Entertainment

Will Best recalls the weird and scary moment he was axed from TV job

Will Best has described being suddenly axed from TV as a “weird and scary” shock, a reminder that even visible careers can vanish without warning. The Big Brother presenter, who now fronts the revived reality show alongside AJ Odudu, said the experience came early in his career and changed how he thought about work security. For Best, the lesson was not just about losing a contract; it was about how quickly momentum in television can shift, even when things appear to be going well.

Why Will Best’s TV exit still matters

The story matters because it exposes a reality often hidden behind polished broadcast success: instability. Best said he was working on T4’s The Crush after taking over from Rick Edwards when a two-week period in one summer turned everything around. First came news that T4 was going, while he was told The Crush and Freshly Squeezed would continue. Then, days later, the message changed again. The Crush was gone, though Freshly Squeezed was still staying on.
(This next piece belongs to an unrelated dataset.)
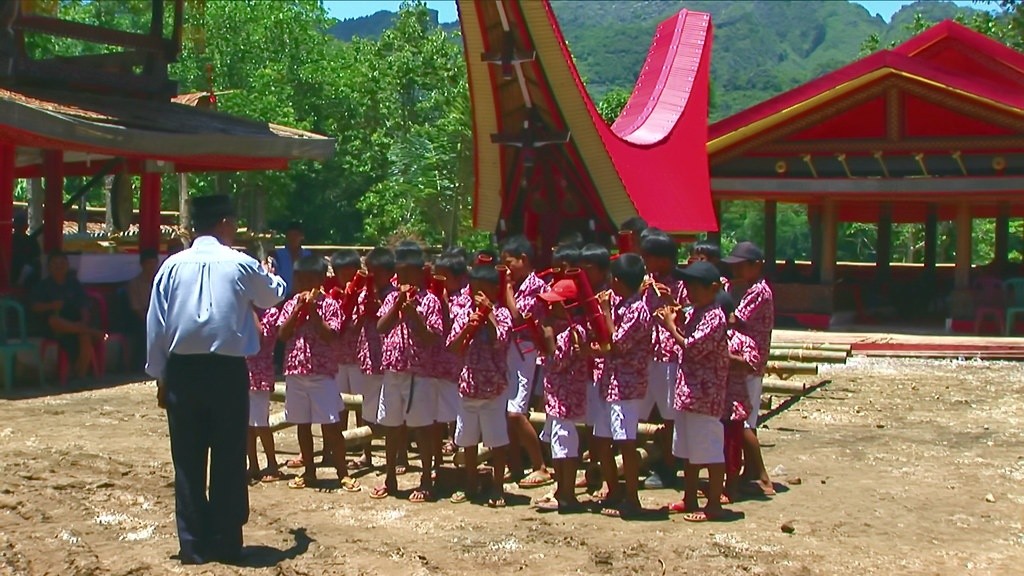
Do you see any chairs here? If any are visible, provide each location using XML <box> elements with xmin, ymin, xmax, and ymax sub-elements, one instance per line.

That sequence, in Best’s telling, created the sudden uncertainty that he called “weird, scary time”.

In practical terms, the episode shows how fragile television roles can be, especially for presenters whose careers are tied to fast-moving programming decisions. Best’s account does not suggest a personal failure; instead, it highlights the structural vulnerability of on-screen jobs when schedules, formats, and channel priorities change with little notice. For someone trying to build a long-term career, that kind of volatility can reshape priorities quickly.
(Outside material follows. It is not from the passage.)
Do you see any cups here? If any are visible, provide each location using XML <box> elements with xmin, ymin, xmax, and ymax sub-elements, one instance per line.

The career lesson behind the Will Best story

Best’s reflections also explain why he chose to work outside television. He said the lack of security in the industry pushed him toward business, including a drinks company he set up with his friend Henry Farnham in 2017. The company, Bloody Drinks, makes canned versions of the Bloody Mary cocktail and is stocked in numerous supermarkets across the UK. In Best’s view, having “other pies” to put his energy into was a deliberate response to the insecurity he had already experienced.
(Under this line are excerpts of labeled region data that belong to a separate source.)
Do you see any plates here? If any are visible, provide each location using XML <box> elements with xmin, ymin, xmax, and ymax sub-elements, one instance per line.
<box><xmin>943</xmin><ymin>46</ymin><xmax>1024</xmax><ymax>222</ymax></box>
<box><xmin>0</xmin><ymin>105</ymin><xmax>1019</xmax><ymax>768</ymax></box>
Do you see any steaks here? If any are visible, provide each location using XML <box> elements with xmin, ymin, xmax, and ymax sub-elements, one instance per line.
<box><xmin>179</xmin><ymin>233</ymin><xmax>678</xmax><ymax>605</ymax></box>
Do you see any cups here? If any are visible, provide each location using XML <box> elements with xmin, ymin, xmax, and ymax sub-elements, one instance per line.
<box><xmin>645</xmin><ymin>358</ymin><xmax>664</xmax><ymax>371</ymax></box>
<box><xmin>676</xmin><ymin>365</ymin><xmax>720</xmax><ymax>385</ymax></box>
That detail gives the story a wider editorial angle: the most valuable part of a TV career may not be fame itself, but the leverage it creates to build something more durable. Best has not framed business as an escape from broadcasting, but as a hedge against its unpredictability. In that sense, the “weird and scary” moment did more than end a contract; it appears to have helped define a career strategy.

Will Best, Big Brother and the return of a familiar risk

Best’s current profile is tied to Big Brother, which he has hosted with AJ Odudu since the reality show was revived by ITV in 2023. The programme has its own history of reinvention, having first run on Channel 4 from 2000 until 2010 and then moving to Channel 5 until 2018. Since the revival, the civilian version has produced winners including Jordan Sangha, Ali Bromley and Richard Storry.

That backdrop matters because it mirrors the uncertainty Best described from his earlier career. Big Brother itself has been shaped by change, and its return has depended on the same kind of calculation that drives television commissioning more broadly: what still pulls an audience, and what can be sustained. The show has also had a celebrity spin-off alongside it, though that version and its Late & Live companion were later said to have been “rested” so the broadcaster could focus on the main series.

What the interview reveals about television careers

Best’s account, shared in conversation with Joel Dommett and Ben Shephard, offers a rare look at the emotional side of a presenting job. The moment he described was not a dramatic public firing, but a gradual collapse of certainty over a matter of days. That distinction matters, because it shows how the business can unsettle people without spectacle.

It also underlines why presenters often build parallel careers. For Best, the move into drinks was not just entrepreneurial ambition; it was a direct answer to the insecurity he had already lived through. As Big Brother continues to evolve, his story serves as a reminder that the people fronting major formats are often thinking far beyond the screen. And if television can change so quickly, what other safety nets will presenters decide they need next?